→ EXERCISE OBJECTIVE
Please reproduce the entries verbatim, beginning at the line that contains "In the given" and ending with the final line of the entries.

→ Saved data entries
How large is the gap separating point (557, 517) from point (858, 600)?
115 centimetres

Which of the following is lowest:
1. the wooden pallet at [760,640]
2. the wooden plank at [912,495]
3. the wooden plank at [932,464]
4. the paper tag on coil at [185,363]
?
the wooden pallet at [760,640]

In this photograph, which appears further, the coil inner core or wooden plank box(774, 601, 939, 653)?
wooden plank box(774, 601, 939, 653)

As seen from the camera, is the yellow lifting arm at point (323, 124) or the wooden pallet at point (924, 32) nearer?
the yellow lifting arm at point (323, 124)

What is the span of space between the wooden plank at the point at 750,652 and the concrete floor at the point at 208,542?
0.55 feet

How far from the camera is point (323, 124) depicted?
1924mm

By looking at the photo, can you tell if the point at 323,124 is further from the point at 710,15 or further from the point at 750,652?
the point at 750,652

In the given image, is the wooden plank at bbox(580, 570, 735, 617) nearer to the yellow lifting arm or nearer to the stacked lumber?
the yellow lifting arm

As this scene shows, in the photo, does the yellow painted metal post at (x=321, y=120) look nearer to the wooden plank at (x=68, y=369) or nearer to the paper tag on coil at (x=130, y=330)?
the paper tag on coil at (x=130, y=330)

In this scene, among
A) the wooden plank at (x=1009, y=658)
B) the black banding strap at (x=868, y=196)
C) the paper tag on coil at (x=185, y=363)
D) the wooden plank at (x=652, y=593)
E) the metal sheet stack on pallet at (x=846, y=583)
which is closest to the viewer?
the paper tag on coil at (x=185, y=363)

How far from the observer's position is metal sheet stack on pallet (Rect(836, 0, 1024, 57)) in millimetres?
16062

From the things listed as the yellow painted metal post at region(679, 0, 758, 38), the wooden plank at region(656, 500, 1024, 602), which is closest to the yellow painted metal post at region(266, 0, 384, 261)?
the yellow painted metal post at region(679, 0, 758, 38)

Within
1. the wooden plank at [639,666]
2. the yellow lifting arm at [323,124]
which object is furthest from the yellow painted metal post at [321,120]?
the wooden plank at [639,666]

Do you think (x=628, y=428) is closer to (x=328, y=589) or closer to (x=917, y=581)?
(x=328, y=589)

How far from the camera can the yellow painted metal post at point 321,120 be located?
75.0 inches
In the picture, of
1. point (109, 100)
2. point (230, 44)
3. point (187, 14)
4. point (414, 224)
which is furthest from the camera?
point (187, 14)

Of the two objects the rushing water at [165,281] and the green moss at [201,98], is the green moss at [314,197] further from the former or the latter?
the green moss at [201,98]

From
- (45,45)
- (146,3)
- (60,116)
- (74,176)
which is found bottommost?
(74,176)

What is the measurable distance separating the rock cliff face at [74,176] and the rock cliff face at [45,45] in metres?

→ ANSWER TO THIS PROBLEM
In the given image, is the wooden plank at bbox(580, 570, 735, 617) nearer to the yellow lifting arm or nearer to the stacked lumber?
the yellow lifting arm

As this scene shows, in the photo, does the yellow painted metal post at (x=321, y=120) look nearer to the wooden plank at (x=68, y=369) or nearer to the paper tag on coil at (x=130, y=330)?
the paper tag on coil at (x=130, y=330)

In this scene, among
A) the wooden plank at (x=1009, y=658)
B) the black banding strap at (x=868, y=196)
C) the paper tag on coil at (x=185, y=363)
D) the wooden plank at (x=652, y=593)
E) the metal sheet stack on pallet at (x=846, y=583)
which is closest to the viewer?
the paper tag on coil at (x=185, y=363)

How far from the observer's position is metal sheet stack on pallet (Rect(836, 0, 1024, 57)) in millimetres?
16062

From the things listed as the yellow painted metal post at region(679, 0, 758, 38), the wooden plank at region(656, 500, 1024, 602), which is closest to the yellow painted metal post at region(266, 0, 384, 261)?
the yellow painted metal post at region(679, 0, 758, 38)

Within
1. the wooden plank at [639,666]
2. the yellow lifting arm at [323,124]
which object is furthest from the yellow painted metal post at [321,120]?
the wooden plank at [639,666]

Do you think (x=628, y=428) is closer to (x=328, y=589) or closer to (x=917, y=581)?
(x=328, y=589)

How far from the camera can the yellow painted metal post at point 321,120 be located?
75.0 inches
In the picture, of
1. point (109, 100)
2. point (230, 44)
3. point (187, 14)
4. point (414, 224)
which is furthest from the camera?
point (187, 14)

Of the two objects the rushing water at [165,281] and the green moss at [201,98], is the green moss at [314,197] further from the former or the latter?
the green moss at [201,98]

From
- (45,45)
- (146,3)
- (60,116)
- (74,176)
which is found bottommost?
(74,176)

What is the measurable distance separating the rock cliff face at [74,176] and the rock cliff face at [45,45] in metres?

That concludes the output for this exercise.